‘The health of poetry’
Radcliffe Fellow, Welsh national poet Gwyneth Lewis speaks on the process of poetical composition
As a graduate student at Oxford, Gwyneth Lewis wrote her dissertation on 18th century literary forgery. But as a working poet for three decades — and this year as a Radcliffe Fellow — she is as far from that fraud as conceivable.
Poets, in fact, are driven to uncover the sometimes uncomfortable truth, said Lewis in a lecture and reading this week (Dec. 2). “Part of our job is to say the things we ourselves don’t want to hear.”
Her talk, “The Health of Poetry,” was the Julia S. Phelps Annual Lecture in Art and the Humanities, heard by a late-afternoon audience of 200 at the Radcliffe Gymnasium.
Lewis, a writer in both English and her native Welsh, was named the first National Poet for Wales in 2005.
At Radcliffe, she’s finishing an epic poem about health care, inspired by her husband Leighton’s brush with a near fatal cancer. “I’ll kill you,” the opening line of Book I reads, “if you die on me now.”
The poem, in rare five-line stanzas, is a fanciful odyssey through the chaotic reality of a hospital world — “a territory more like ‘The Wizard of Oz’ than ‘ER’,” said Lewis.
Samples from this vivid and mellifluous work underscore Lewis’ power as a writer, a trade she has pursued as poet, scholar, filmmaker, memoirist, journalist, and opera librettist.
Lewis wrote her first poem at age 7 in her native Cardiff — a long, rhyming epic in Welsh about rain. From that time onward she was seized by the magic of words. “It hit me like lightning,” she said.

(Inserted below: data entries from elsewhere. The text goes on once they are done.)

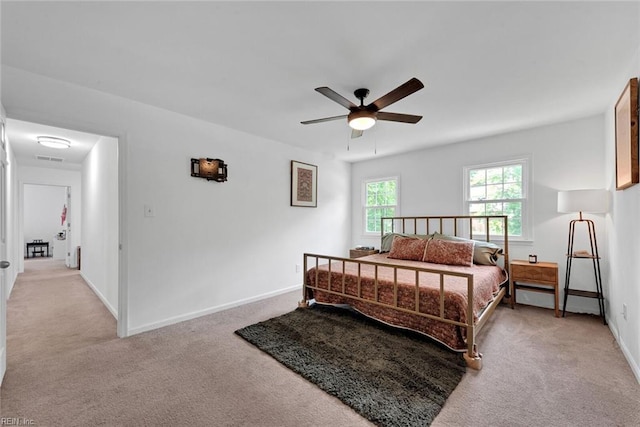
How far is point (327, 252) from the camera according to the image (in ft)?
17.5

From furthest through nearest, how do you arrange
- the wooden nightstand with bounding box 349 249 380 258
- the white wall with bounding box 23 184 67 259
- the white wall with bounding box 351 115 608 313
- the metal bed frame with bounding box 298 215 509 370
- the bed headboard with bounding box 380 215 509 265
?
the white wall with bounding box 23 184 67 259 → the wooden nightstand with bounding box 349 249 380 258 → the bed headboard with bounding box 380 215 509 265 → the white wall with bounding box 351 115 608 313 → the metal bed frame with bounding box 298 215 509 370

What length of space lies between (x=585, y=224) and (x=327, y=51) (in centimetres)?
374

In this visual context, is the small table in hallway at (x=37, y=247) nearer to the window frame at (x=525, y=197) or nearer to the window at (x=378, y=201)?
the window at (x=378, y=201)

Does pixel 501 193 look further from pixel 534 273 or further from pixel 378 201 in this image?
pixel 378 201

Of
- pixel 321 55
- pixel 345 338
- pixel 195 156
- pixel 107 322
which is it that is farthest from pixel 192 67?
pixel 107 322

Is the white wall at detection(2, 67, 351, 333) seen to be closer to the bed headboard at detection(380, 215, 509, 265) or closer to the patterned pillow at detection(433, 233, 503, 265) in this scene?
the bed headboard at detection(380, 215, 509, 265)

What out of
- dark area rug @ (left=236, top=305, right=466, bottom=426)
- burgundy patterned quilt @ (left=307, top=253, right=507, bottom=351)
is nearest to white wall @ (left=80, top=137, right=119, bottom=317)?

She published her first book in Welsh, in 1977. It was nearly 20 years later that her first book in English appeared. In between two languages, Lewis once told an interviewer, “there’s always that third place from which you can view two cultures.”
Writing, as an art and practice, is “at the center of my well-being,” said Lewis. “The process of poetical composition itself is a powerful force for health.”
In her 30s, while a producer at BBC Wales, Lewis struggled with clinical depression so profound that it numbed her, sent her to bed for days at a time, and even stripped her of dreams. She looked around for a helpful book, Lewis told her Radcliffe audience, but found them all depressing.
The result was her first nonfiction book, “Sunbathing in the Rain: A Cheerful Book about Depression” (Flamingo, 2002). It was both a triumph of humor and a therapeutic act. Lewis called it her “artistic autobiography” and proof of what she had suspected: that “my depression was long linked in some way (to my) work as an artist.”
The less writing, the more depression. “Unwritten poems,” said Lewis, “are a force to be feared.”
Poets are a force like that, too. Unlike the “fluffy” image they sometimes engender in the popular imagination, said Lewis, poets “inhabit difficult emotional terrain.” She quoted Dylan Thomas, who said that being a poet was like “walking over broken glass with your eyeballs.”
Thomas was among the modern poetic inspirations Lewis mentioned, along with Wallace Stevens. But for her epic poem, she found herself reaching further back — to Virgil, whose “Aeneid” she had once “tinkered with” in studying Latin; to Milton; and to Shakespeare, whose blank verse supplied “the most muscular shoulders of all.”
Lewis used passages from her long poem to illustrate the conventions of the epic, including the requisite journey into the underworld (in this case, a hospital basement).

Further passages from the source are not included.